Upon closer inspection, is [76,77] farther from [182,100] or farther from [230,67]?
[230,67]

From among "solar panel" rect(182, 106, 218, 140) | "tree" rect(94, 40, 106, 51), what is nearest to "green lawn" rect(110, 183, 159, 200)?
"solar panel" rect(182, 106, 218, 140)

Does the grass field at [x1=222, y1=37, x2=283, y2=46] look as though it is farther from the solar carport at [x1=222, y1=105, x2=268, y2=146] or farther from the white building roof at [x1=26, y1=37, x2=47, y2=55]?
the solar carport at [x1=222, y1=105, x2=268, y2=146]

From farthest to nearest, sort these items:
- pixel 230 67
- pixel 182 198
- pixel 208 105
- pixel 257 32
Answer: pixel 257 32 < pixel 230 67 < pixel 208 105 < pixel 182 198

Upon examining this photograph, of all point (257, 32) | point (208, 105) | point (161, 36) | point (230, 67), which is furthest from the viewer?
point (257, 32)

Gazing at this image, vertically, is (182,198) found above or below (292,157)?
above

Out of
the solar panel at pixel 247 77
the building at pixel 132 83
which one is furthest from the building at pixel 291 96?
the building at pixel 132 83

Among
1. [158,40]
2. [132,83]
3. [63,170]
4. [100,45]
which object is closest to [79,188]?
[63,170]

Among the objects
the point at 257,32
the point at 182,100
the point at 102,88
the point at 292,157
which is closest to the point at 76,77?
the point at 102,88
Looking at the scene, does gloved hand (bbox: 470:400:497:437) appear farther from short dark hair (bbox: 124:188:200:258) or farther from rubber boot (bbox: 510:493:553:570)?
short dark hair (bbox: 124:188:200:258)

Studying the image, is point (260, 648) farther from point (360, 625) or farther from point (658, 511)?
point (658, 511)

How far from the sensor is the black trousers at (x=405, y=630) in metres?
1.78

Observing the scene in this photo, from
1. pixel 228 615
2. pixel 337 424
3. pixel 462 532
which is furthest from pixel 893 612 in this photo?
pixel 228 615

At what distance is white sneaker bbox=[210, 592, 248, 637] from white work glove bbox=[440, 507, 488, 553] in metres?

**Exercise**
Lift out the entire listing above and reproduce every line of it word for word, changing nothing.

**Exercise result**
Upon closer inspection, is [76,77] farther from [182,100] or farther from [230,67]?
[230,67]

From among "solar panel" rect(182, 106, 218, 140) | "tree" rect(94, 40, 106, 51), what is nearest to "green lawn" rect(110, 183, 159, 200)?
"solar panel" rect(182, 106, 218, 140)

Does the grass field at [x1=222, y1=37, x2=283, y2=46] look as though it is farther from the solar carport at [x1=222, y1=105, x2=268, y2=146] or farther from the white building roof at [x1=26, y1=37, x2=47, y2=55]?
the solar carport at [x1=222, y1=105, x2=268, y2=146]

From farthest to nearest, sort these items:
- pixel 230 67
- pixel 182 198
- pixel 208 105
- pixel 257 32
Answer: pixel 257 32 < pixel 230 67 < pixel 208 105 < pixel 182 198

Upon examining this photograph, of all point (257, 32) | point (208, 105) | point (161, 36) | point (230, 67), which is furthest from the viewer?
point (257, 32)

Gazing at this image, vertically, is (182,198) found above or below (292,157)?
above

Out of
the solar panel at pixel 247 77
the building at pixel 132 83
which one is furthest from the building at pixel 291 96?
the building at pixel 132 83

Among
1. [158,40]
2. [132,83]
3. [63,170]
4. [100,45]
which object is closest to [79,188]?
[63,170]

Among the objects
the point at 257,32
the point at 182,100
the point at 102,88
the point at 292,157
which is closest to the point at 76,77?
the point at 102,88
Looking at the scene, does gloved hand (bbox: 470:400:497:437) appear farther from short dark hair (bbox: 124:188:200:258) or farther from rubber boot (bbox: 510:493:553:570)?
short dark hair (bbox: 124:188:200:258)

Studying the image, is point (260, 648) farther from point (360, 625) or farther from point (658, 511)?
point (658, 511)

How far from the sensor is the black trousers at (x=405, y=630) in metres?
1.78

Observing the scene in this photo, from
1. pixel 228 615
2. pixel 337 424
3. pixel 462 532
which is furthest from pixel 893 612 in this photo?
pixel 228 615

At what distance is white sneaker bbox=[210, 592, 248, 637] from white work glove bbox=[440, 507, 488, 553] in metres?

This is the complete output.